Que projectos está a desenvolver neste momento?
Estou a fazer muitos trabalhos ligados à transformação dos indivíduos e a ajudar pessoas a voltarem a ligar-se consigo mesmas – com a mente e o corpo. Algum desse trabalho está relacionado com os meus estudos de Psicologia. Tenho estado a criar workshops e novas sessões. Faço alguns workshops com um colega que é terapeuta para ajudar as pessoas a transformar as suas crenças negativas em algo positivo. Em 2024, irei juntar-me à expedição de um realizador brasileiro, o Yuri Sanada.

Tem alguns projectos em Portugal?
Ainda não, mas muitas pessoas em Portugal têm-me perguntado isso. E já respondi: só estou à espera do convite [risos].

Já mergulhou nas águas de Portugal?
Nunca! Em Portugal, só estive em Lisboa, Sintra, Porto, Nazaré e Aveiro. Adorei estar nas praias da Nazaré. Nunca tinha visto ondas tão grandes. Sentei-me e consegui observar quão poderosa e fantástica é a natureza.

Deveremos ter recordes de temperatura no planeta este ano outra vez. Um dos factores são as alterações climáticas. O que deve ser feito de forma urgente?
Acho que os indivíduos têm de sentir que têm algum poder e que tudo o que fizerem importa. A equação é muito simples: cada um de nós tem de mudar para que aconteça alguma coisa.

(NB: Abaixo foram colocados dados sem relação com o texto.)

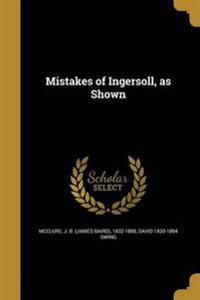 MISTAKES OF INGERSOLL AS SHOWN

Com o que está neste momento mais preocupada no planeta?
Estou muito preocupada com a apatia. As pessoas não querem saber e pensam que o que fazem não tem importância. Se as pessoas pensarem que não têm importância, não vão actuar e fazer a diferença.

Está nas mãos de todos nós fazer com que a situação mude?
Está nas mãos de todos nós! Um dia um amigo disse-me: “Estou tão contente que estejas a salvar o planeta.” E eu disse: “Não, todos nós temos de fazer a nossa parte.” Uma só pessoa não consegue salvar o planeta. Todos nós temos de fazer a nossa parte, seja a que nível for.

Ainda estamos a tempo?
Claro!

Acredita que um trabalho como o que faz, de documentar e filmar a natureza, pode dar uma ajuda e lutar contra as alterações climáticas?
Acho que sim. Os filmes podem inspirar as pessoas e lembrar-nos que todos somos contadores de histórias e temos um papel a desempenhar. Cito o Eliesio Marubo, da tribo marubo, que me disse: “Poderás nunca saber se o teu filme salva vidas, mas tens de acreditar que isso acontece.”